Texto apresentado:
· · ·
Os limites de nosso auto-retrato.

Antropologia urbana e globalização

Ulf Hannerz

Ulf Hannerz é Professor Titular do Instituto de Antropologia Social da Universidade de Estocolmo. Desde seu trabalho clássico acerca de um bairro negro em Washington - Soulside. Inquiries into Ghetto Culture and Community, de 1969 - até seu último livro sobre a vida transnacional - Transnational Connections. Culture, People, Places, de 1996 -, Hannerz tem sido um dos nomes mais influentes na antropologia urbana, teoria da cultura e nos debates contemporâneos acerca da globalização e das temáticas transnacionais. Atualmente Hannerz desenvolve uma pesquisa sobre jornalistas que trabalham como correspondentes internacionais.

Esta entrevista foi concedida a Fernando Rabossi no gabinete de trabalho de Hannerz, em 16 de abril de 1998.

Rabossi

O senhor tende a não ser considerado um antropólogo tradicional, provavelmente por não trabalhar com as chamadas sociedades "primitivas". Quais são, nesse sentido, os autores e as tendências intelectuais que mais o influenciaram?
· · ·
Material fornecido:
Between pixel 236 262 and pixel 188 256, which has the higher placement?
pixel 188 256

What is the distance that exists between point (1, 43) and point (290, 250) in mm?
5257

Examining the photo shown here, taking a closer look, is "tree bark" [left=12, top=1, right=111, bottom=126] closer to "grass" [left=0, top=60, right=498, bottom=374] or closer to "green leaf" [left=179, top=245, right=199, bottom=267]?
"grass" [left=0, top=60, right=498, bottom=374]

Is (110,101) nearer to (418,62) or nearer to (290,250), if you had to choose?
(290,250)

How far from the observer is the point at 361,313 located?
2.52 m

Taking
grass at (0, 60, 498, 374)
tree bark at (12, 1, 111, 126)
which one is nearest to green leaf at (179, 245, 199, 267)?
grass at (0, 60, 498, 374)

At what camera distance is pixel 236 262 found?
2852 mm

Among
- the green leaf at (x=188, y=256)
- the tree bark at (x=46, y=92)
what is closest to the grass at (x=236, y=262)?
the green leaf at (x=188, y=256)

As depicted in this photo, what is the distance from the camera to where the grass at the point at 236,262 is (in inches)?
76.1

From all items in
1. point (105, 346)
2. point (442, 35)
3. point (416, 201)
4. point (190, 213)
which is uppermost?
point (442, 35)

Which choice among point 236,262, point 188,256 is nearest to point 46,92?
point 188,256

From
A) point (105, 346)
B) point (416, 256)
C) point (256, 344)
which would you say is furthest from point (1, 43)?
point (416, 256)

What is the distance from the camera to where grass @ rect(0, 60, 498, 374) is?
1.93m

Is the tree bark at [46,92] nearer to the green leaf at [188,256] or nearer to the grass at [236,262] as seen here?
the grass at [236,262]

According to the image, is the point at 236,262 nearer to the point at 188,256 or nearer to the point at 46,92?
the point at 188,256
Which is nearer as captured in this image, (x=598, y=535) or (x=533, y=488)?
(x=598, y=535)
· · ·
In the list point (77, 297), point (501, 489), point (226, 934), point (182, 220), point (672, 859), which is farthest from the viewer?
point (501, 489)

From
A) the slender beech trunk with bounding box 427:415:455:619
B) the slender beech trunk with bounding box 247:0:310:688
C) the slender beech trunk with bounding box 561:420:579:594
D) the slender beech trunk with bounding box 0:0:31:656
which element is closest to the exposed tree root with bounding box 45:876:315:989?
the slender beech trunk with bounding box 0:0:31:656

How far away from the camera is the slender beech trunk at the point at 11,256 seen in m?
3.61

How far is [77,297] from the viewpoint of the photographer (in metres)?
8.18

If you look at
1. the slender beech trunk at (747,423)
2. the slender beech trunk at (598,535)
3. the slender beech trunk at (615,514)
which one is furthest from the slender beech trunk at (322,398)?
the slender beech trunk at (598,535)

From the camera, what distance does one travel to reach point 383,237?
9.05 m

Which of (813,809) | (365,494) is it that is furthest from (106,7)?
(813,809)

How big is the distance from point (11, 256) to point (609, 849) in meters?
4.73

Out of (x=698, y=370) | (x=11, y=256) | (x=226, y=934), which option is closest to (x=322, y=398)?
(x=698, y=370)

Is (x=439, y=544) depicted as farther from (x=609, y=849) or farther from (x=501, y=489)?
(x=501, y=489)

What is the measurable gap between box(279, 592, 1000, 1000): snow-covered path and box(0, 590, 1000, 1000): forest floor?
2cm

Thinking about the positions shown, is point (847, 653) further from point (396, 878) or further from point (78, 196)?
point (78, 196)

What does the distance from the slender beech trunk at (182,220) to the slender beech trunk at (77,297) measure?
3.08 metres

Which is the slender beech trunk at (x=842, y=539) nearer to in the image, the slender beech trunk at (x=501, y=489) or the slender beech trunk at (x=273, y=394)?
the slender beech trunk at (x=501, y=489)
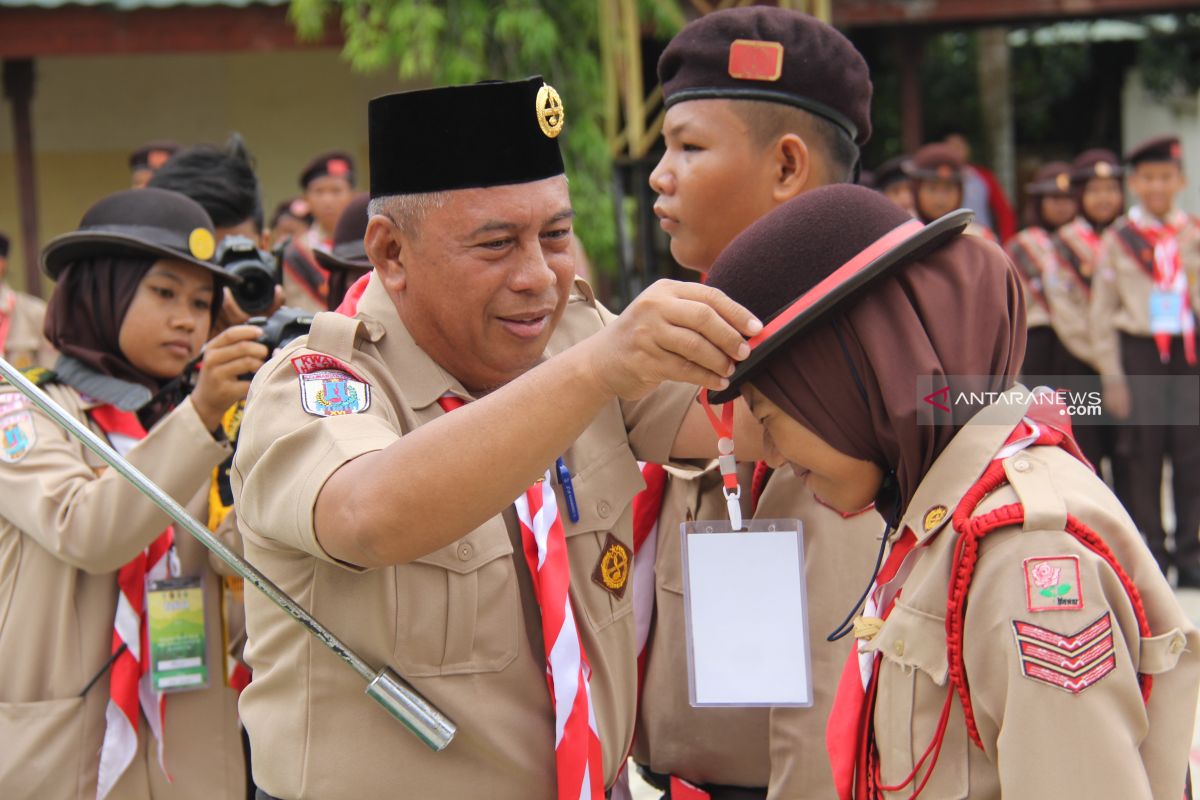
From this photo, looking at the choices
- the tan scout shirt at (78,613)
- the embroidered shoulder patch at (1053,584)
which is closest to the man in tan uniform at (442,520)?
· · ·
Lista de exercícios:
• 1. Segundo a entrevista com Ulf Hannerz, em quais áreas ou debates ele tem sido um dos nomes mais influentes? Liste todas.
• 2. Responda com base na entrevista com Ulf Hannerz:
(a) Em que ano saiu o trabalho sobre um bairro negro em Washington?
(b) Em que lugar a entrevista foi concedida?
(c) Sobre quem é a pesquisa que Hannerz faz atualmente?
• 3. Retome a entrevista com Ulf Hannerz no ponto em que o texto para.

Respostas:
• 1.
- Antropologia urbana
- Teoria da cultura
- Debates contemporâneos acerca da globalização e das temáticas transnacionais

• 2.
(a) Em 1969.
(b) No gabinete de trabalho de Hannerz.
(c) Sobre jornalistas que trabalham como correspondentes internacionais.

• 3.
Hannerz

Talvez eu seja um antropólogo mais tradicional do que se pensa. Eu me aproximei da antropologia devido a um interesse pela África que estava marcado por um interesse especial no que então se chamava de "mudança social". Na verdade, ainda estou particularmente interessado pela África, e isso, de vez em quando, vem à tona em meus trabalhos. De qualquer forma, quais teriam sido, então, os principais textos que me influenciaram? Isso certamente variou desde que comecei a estudar antropologia, em 1961. No começo, eu me impressionei muito com a antropologia social britânica, e, por volta do fim dos anos 60 e início dos 70, particularmente com a Escola de Manchester, Gluckman, Mitchell e outros. Eu gostava das noções de estrutura social, de morfologia social, da questão de como as sociedades se articulam, e meu interesse pelas redes de relações [networks] fazia parte desse sentimento.

Então, no começo dos anos 60, eu passei um período muito fértil nos Estados Unidos, como aluno de pós-graduação. Comecei ali a ampliar minhas leituras, estendendo-as a disciplinas vizinhas, especialmente à sociologia. Li bastante do interacionismo simbólico, quase tudo que Erving Goffman escreveu, além de outros. Devo mencionar também Clifford Geertz, que foi importante para minhas reflexões sobre cultura: eu apreciava seu estilo quase ensaístico; imagino que gostei de Robert Redfield pelas mesmas razões. Estou certo de que muitas outras coisas também me influenciaram, como fragmentos, pedaços, que eu dificilmente poderia identificar agora, mas que para mim se combinaram de uma maneira talvez um tanto idiossincrática.

Rabossi

Ao sugerir uma compreensão distributiva da cultura como estrutura de perspectivas, parece-me que o senhor tenta incorporar dois aspectos críticos de uma teoria da cultura: a relação entre cultura e estrutura social - com a ênfase na distribuição - e a relação entre cultura e atividade humana [agency] - com a ênfase nas perspectivas.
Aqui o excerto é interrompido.